## Work required:
Provide an exact reproduction of every entry.

[Records of scene-based questions]
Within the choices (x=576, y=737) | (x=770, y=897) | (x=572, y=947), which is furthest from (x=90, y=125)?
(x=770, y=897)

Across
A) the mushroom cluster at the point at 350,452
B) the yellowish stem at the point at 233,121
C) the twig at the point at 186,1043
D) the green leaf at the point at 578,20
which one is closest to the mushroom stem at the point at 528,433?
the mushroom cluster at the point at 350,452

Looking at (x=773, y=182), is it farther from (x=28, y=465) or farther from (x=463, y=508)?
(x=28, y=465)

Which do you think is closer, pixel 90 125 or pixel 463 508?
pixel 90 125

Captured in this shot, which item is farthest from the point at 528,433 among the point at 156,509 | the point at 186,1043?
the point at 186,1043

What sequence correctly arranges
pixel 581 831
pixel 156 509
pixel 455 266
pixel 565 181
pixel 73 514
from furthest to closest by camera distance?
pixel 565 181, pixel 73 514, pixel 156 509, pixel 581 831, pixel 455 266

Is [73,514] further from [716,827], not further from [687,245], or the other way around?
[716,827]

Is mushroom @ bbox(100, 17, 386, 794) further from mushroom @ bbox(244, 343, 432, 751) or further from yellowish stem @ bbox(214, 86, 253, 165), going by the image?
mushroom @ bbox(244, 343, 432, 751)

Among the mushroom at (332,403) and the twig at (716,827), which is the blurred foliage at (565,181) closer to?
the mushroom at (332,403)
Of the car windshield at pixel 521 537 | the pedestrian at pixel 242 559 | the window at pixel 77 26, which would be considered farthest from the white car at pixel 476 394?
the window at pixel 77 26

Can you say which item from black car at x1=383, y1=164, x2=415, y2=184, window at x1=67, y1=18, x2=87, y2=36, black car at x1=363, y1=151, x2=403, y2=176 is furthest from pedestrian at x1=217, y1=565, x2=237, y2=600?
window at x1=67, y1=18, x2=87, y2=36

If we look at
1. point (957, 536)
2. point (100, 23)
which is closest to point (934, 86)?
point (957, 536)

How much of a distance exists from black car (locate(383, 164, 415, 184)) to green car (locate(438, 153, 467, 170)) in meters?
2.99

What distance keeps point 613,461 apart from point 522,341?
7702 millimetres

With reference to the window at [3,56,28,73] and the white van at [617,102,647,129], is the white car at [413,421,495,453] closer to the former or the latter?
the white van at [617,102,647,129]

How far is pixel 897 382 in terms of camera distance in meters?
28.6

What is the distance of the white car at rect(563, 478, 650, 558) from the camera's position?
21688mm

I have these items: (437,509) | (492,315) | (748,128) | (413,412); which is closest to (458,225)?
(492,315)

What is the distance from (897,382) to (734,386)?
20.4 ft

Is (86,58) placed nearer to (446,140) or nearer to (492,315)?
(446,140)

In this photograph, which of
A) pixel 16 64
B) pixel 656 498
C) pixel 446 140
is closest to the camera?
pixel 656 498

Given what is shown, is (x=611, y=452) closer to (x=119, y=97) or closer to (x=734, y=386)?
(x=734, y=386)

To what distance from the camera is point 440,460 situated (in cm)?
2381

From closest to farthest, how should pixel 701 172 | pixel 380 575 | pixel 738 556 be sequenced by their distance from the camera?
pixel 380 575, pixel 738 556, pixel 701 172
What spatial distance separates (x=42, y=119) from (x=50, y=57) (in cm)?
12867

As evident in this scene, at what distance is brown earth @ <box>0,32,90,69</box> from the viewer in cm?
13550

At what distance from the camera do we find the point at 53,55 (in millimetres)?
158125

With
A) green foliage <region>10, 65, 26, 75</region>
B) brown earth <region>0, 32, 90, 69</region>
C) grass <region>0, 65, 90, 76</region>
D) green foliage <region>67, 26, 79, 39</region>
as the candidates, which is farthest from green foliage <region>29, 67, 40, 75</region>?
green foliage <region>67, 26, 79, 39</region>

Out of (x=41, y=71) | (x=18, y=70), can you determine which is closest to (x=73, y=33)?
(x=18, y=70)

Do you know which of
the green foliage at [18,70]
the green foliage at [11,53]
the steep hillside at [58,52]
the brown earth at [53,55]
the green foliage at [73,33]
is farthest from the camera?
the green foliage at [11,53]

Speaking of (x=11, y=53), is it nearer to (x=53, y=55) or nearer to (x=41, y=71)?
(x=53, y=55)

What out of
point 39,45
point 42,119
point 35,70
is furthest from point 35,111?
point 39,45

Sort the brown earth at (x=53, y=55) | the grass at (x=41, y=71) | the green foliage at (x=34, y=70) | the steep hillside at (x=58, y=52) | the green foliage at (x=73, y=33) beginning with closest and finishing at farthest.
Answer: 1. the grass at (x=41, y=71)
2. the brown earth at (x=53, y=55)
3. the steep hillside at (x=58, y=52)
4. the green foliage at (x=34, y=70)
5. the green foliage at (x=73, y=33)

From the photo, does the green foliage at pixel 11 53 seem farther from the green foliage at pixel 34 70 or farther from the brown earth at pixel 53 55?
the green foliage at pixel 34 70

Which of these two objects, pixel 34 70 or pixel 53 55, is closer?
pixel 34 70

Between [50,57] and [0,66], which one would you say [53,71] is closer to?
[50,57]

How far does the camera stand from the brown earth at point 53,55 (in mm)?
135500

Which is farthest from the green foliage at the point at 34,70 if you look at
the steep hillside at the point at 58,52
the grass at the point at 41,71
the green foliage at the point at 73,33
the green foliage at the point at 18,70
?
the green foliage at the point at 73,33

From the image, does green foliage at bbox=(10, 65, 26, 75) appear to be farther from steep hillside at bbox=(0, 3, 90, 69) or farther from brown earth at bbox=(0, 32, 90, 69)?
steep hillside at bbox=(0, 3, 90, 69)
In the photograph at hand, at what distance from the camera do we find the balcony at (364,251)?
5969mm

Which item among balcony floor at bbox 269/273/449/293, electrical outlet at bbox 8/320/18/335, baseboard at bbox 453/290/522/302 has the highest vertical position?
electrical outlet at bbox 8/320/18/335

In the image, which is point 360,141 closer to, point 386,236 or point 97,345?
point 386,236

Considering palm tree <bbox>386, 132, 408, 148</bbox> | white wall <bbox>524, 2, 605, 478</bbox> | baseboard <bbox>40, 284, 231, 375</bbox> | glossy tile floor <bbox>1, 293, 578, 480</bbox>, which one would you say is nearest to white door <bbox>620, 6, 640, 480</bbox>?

## Answer to the problem:
Within the choices (x=576, y=737) | (x=770, y=897) | (x=572, y=947), which is furthest from (x=90, y=125)?
(x=770, y=897)

Across
A) the mushroom cluster at the point at 350,452
B) the yellowish stem at the point at 233,121
C) the twig at the point at 186,1043
D) the green leaf at the point at 578,20
which one is closest to the mushroom stem at the point at 528,433?
the mushroom cluster at the point at 350,452

Looking at (x=773, y=182), is it farther from (x=28, y=465) or farther from (x=463, y=508)?
(x=28, y=465)

Which do you think is closer, pixel 90 125 or pixel 463 508?
pixel 90 125

Captured in this shot, which item is farthest from the point at 528,433 among the point at 156,509 | the point at 186,1043?
the point at 186,1043

What sequence correctly arranges
pixel 581 831
pixel 156 509
pixel 455 266
pixel 565 181
pixel 73 514
from furthest to closest by camera distance?
pixel 565 181, pixel 73 514, pixel 156 509, pixel 581 831, pixel 455 266

Is [73,514] further from [716,827], not further from [687,245], or the other way around?
[716,827]

Is mushroom @ bbox(100, 17, 386, 794) further from mushroom @ bbox(244, 343, 432, 751) or further from yellowish stem @ bbox(214, 86, 253, 165), going by the image?
mushroom @ bbox(244, 343, 432, 751)

Among the mushroom at (332,403) and the twig at (716,827), which is the blurred foliage at (565,181) closer to?
the mushroom at (332,403)
Of the car windshield at pixel 521 537 | the pedestrian at pixel 242 559 | the window at pixel 77 26, which would be considered farthest from the white car at pixel 476 394?
the window at pixel 77 26

Can you say which item from black car at x1=383, y1=164, x2=415, y2=184, window at x1=67, y1=18, x2=87, y2=36, black car at x1=363, y1=151, x2=403, y2=176 is furthest from pedestrian at x1=217, y1=565, x2=237, y2=600?
window at x1=67, y1=18, x2=87, y2=36

If we look at
1. point (957, 536)
2. point (100, 23)
which is closest to point (934, 86)?
point (957, 536)

How much of a distance exists from black car (locate(383, 164, 415, 184)) to green car (locate(438, 153, 467, 170)) in meters?
2.99

What distance keeps point 613,461 apart from point 522,341?
7702 millimetres

With reference to the window at [3,56,28,73] and the white van at [617,102,647,129], is the white car at [413,421,495,453] closer to the former or the latter?
the white van at [617,102,647,129]

How far is pixel 897 382 in terms of camera distance in meters?
28.6

What is the distance of the white car at rect(563, 478, 650, 558) from the camera's position?
21688mm

I have these items: (437,509) | (492,315) | (748,128) | (413,412); which is closest to (458,225)?
(492,315)

What is the distance from (897,382) to (734,386)?
20.4 ft

Is (86,58) placed nearer to (446,140) or nearer to (492,315)?
(446,140)

In this photograph, which of
A) pixel 16 64
B) pixel 656 498
C) pixel 446 140
is closest to the camera?
pixel 656 498

Given what is shown, is (x=611, y=452) closer to (x=119, y=97) or closer to (x=734, y=386)?
(x=734, y=386)

To what distance from the camera is point 440,460 situated (in cm)?
2381

From closest to farthest, how should pixel 701 172 | pixel 380 575 | pixel 738 556 be sequenced by their distance from the camera?
pixel 380 575, pixel 738 556, pixel 701 172
What spatial distance separates (x=42, y=119) from (x=50, y=57) (in cm)?
12867

As evident in this scene, at what distance is brown earth @ <box>0,32,90,69</box> from the viewer in cm?
13550

At what distance from the camera do we find the point at 53,55 (in millimetres)?
158125

With
A) green foliage <region>10, 65, 26, 75</region>
B) brown earth <region>0, 32, 90, 69</region>
C) grass <region>0, 65, 90, 76</region>
D) green foliage <region>67, 26, 79, 39</region>
as the candidates, which is farthest from green foliage <region>29, 67, 40, 75</region>?
green foliage <region>67, 26, 79, 39</region>

Out of (x=41, y=71) | (x=18, y=70), can you determine which is closest to (x=73, y=33)?
(x=18, y=70)

Do you know which of
the green foliage at [18,70]
the green foliage at [11,53]
the steep hillside at [58,52]
the brown earth at [53,55]
the green foliage at [73,33]
is farthest from the camera?
the green foliage at [11,53]

Speaking of (x=11, y=53), is it nearer to (x=53, y=55) or nearer to (x=41, y=71)?
(x=53, y=55)

What out of
point 39,45
point 42,119
point 35,70
is furthest from point 35,111?
point 39,45

Sort the brown earth at (x=53, y=55) | the grass at (x=41, y=71) | the green foliage at (x=34, y=70) | the steep hillside at (x=58, y=52) | the green foliage at (x=73, y=33) beginning with closest and finishing at farthest.
Answer: 1. the grass at (x=41, y=71)
2. the brown earth at (x=53, y=55)
3. the steep hillside at (x=58, y=52)
4. the green foliage at (x=34, y=70)
5. the green foliage at (x=73, y=33)

From the photo, does the green foliage at pixel 11 53 seem farther from the green foliage at pixel 34 70 or farther from the brown earth at pixel 53 55?
the green foliage at pixel 34 70

Which of these two objects, pixel 34 70 or pixel 53 55, is closer?
pixel 34 70

Between [50,57] and [0,66], which one would you say [53,71] is closer to?
[50,57]

How far does the camera stand from the brown earth at point 53,55 (in mm)?
135500

Which is farthest from the green foliage at the point at 34,70 if you look at
the steep hillside at the point at 58,52
the grass at the point at 41,71
the green foliage at the point at 73,33
the green foliage at the point at 18,70
?
the green foliage at the point at 73,33

From the image, does green foliage at bbox=(10, 65, 26, 75) appear to be farther from steep hillside at bbox=(0, 3, 90, 69) or farther from brown earth at bbox=(0, 32, 90, 69)?
steep hillside at bbox=(0, 3, 90, 69)
In the photograph at hand, at what distance from the camera do we find the balcony at (364,251)?
5969mm

Which item among balcony floor at bbox 269/273/449/293, electrical outlet at bbox 8/320/18/335, baseboard at bbox 453/290/522/302 has the highest vertical position?
electrical outlet at bbox 8/320/18/335

In the image, which is point 360,141 closer to, point 386,236 or point 97,345?
point 386,236

Considering palm tree <bbox>386, 132, 408, 148</bbox> | white wall <bbox>524, 2, 605, 478</bbox> | baseboard <bbox>40, 284, 231, 375</bbox> | glossy tile floor <bbox>1, 293, 578, 480</bbox>, which one would you say is nearest to white door <bbox>620, 6, 640, 480</bbox>?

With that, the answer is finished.